The local stress state at depth for an element of formation

A hydraulic fracture will propagate perpendicular to the minimum principal stress (σ3). If the minimum horizontal stress is σ3 the fracture will be vertical and, we can compute the minimum horizontal stress profile with depth using the following equation.

$$ \sigma_{\hbox{Min} } \cong \frac{v}{1 - v}\left( {\sigma_{\text{ob}} - \alpha \sigma_{\text{p}} } \right) + \alpha \sigma_{\text{p}} + \alpha_{\text{ext}} $$

Poisson’s ratio can be estimated from acoustic log data or from correlations based upon lithology. The overburden stress can be computed using density log data. The reservoir pressure must be measured or estimated. Biot’s constant must be less than or equal to 1.0 and typically ranges from 0.5 to 1.0. The first two terms on the right hand side of the equation represent the horizontal stress resulting from the vertical stress and the poroelastic behavior of the formation.

Poroelastic theory can be used to determine the minimum horizontal stress in tectonically relaxed areas (Salz 1977). Poroelastic theories combine the equations of linear elastic stress–strain theory for solids with a term that includes the effects of fluid pressure in the pore space of the reservoir rocks.

The fluid pressure acts equally in all directions as a stress on the formation material. The “effective stress” on the rock grains is computed using linear elastic stress–strain theory. Combining the two sources of stress results in the total stress on the formation, which is the stress that must be exceeded to initiate fracturing. In addition to the in situ or minimum horizontal stress, other rock mechanical properties are important when designing a hydraulic fracture. Poisson’s ratio is defined as “the ratio of lateral expansion to longitudinal contraction for a rock under a uniaxial stress condition (Gidley et al. 1989)”.

========

DIRECTIONS ▸
1/ Condense the paragraph starting "Poisson’s ratio can be estimated" in the passage on fracture stress into a short bulleted list that keeps its main facts.
2/ Reproduce everything in the passage on fracture stress from "Poroelastic theory can" down to "the reservoir rocks.", swapping "reservoir rocks" for "formation rocks".

SUPPLIED INFORMATION ▸
========

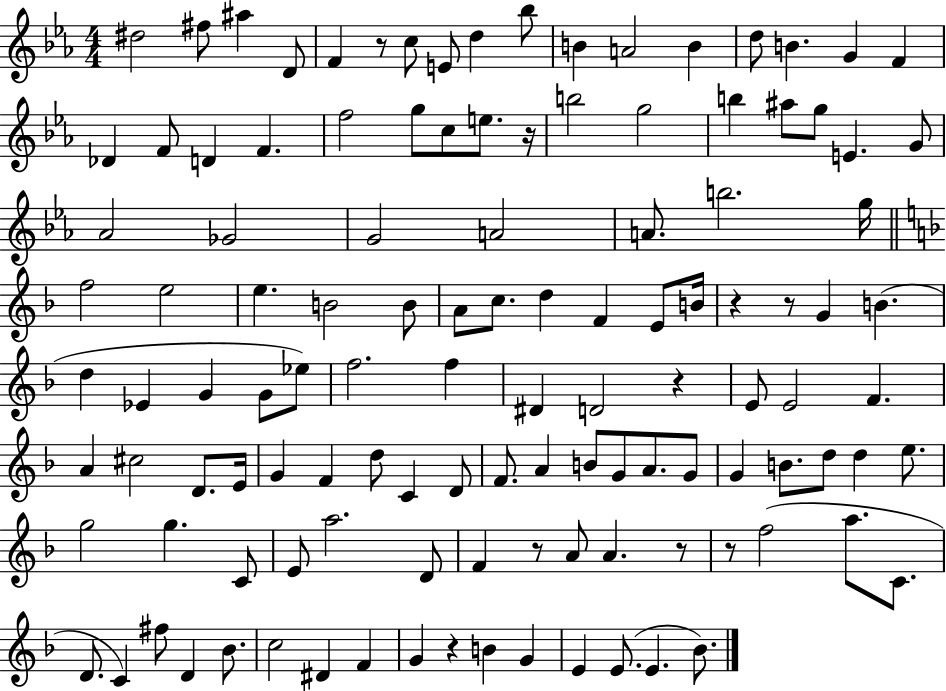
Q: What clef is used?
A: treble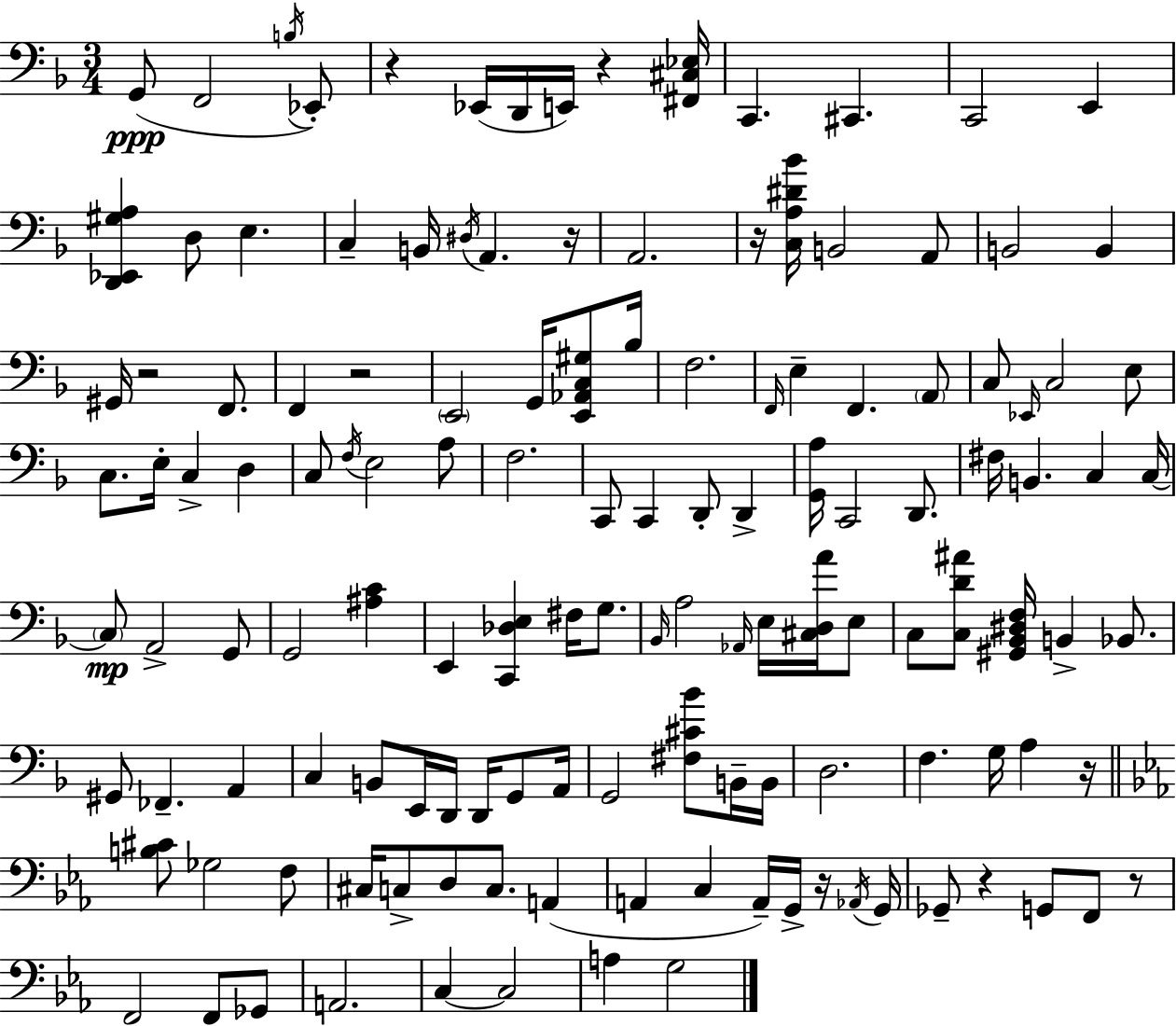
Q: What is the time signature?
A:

========

ANSWERS FOR THIS EXERCISE ▸
1/
- Poisson’s ratio: estimated from acoustic log data or from correlations based on lithology.
- Overburden stress: computed from density log data.
- Reservoir pressure: must be measured or estimated.
- Biot’s constant: 1.0 or less, typically 0.5 to 1.0.
- First two terms on the right side of the equation: the horizontal stress from the vertical stress and the formation's poroelastic behavior.

2/
Poroelastic theory can be used to determine the minimum horizontal stress in tectonically relaxed areas (Salz 1977). Poroelastic theories combine the equations of linear elastic stress–strain theory for solids with a term that includes the effects of fluid pressure in the pore space of the formation rocks.